(PARTS OF THE EXERCISE)
(a) List every person named in the passage on Pakistan's blasphemy laws.
(b) Carry the passage on Pakistan's blasphemy laws forward from its final sentence.

(SOURCE PASSAGE)
The governor, Salman Taseer, was not the only high level official killed for his criticism of Pakistan’s blasphemy laws. A federal minister for minority affairs, Shehbaz Bhatti, was also killed by militants because he wanted the country’s blasphemy laws amended.

A family spokesman for Bibi, Joseph Nadeem, said even if she wins her appeal, it will not be safe for her to live in Pakistan.

“Many people are against her and are chasing to kill her. And we prefer to send her somewhere abroad and safe place,” Nadeem said.

Human rights activists think blasphemy laws are often misused to settle personal scores.

But several religious and political leaders defend the laws that many think are designed according to the edicts of the Muslim holy book, the Quran.

Fareed Ahmed Paracha, a leader in one of Pakistan’s religious political parties, said other laws in Pakistan are misused as well, but no one ever asked to amend them.

(SOURCE MATERIAL)
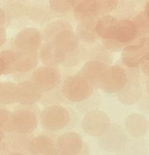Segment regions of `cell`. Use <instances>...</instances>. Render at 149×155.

(RESULTS)
(a) Salman Taseer, Shehbaz Bhatti, Bibi, Joseph Nadeem, Fareed Ahmed Paracha

(b)
The problem, according to Paracha, is not with the blasphemy laws but their implementation. He accused a weak legal system for being unable to defend the innocent.

Meanwhile, Bibi’s lawyer Malook thinks she is safer in prison than she is outside.

“If you are out of prison you are more vulnerable than to be in the prison,” he said.

The appeal process might take six months or more. If Bibi loses this appeal she has the option for filing a review petition in front the Supreme Court. That would be the last legal remedy available to her. If she loses that, she can still request Pakistan’s president for a pardon.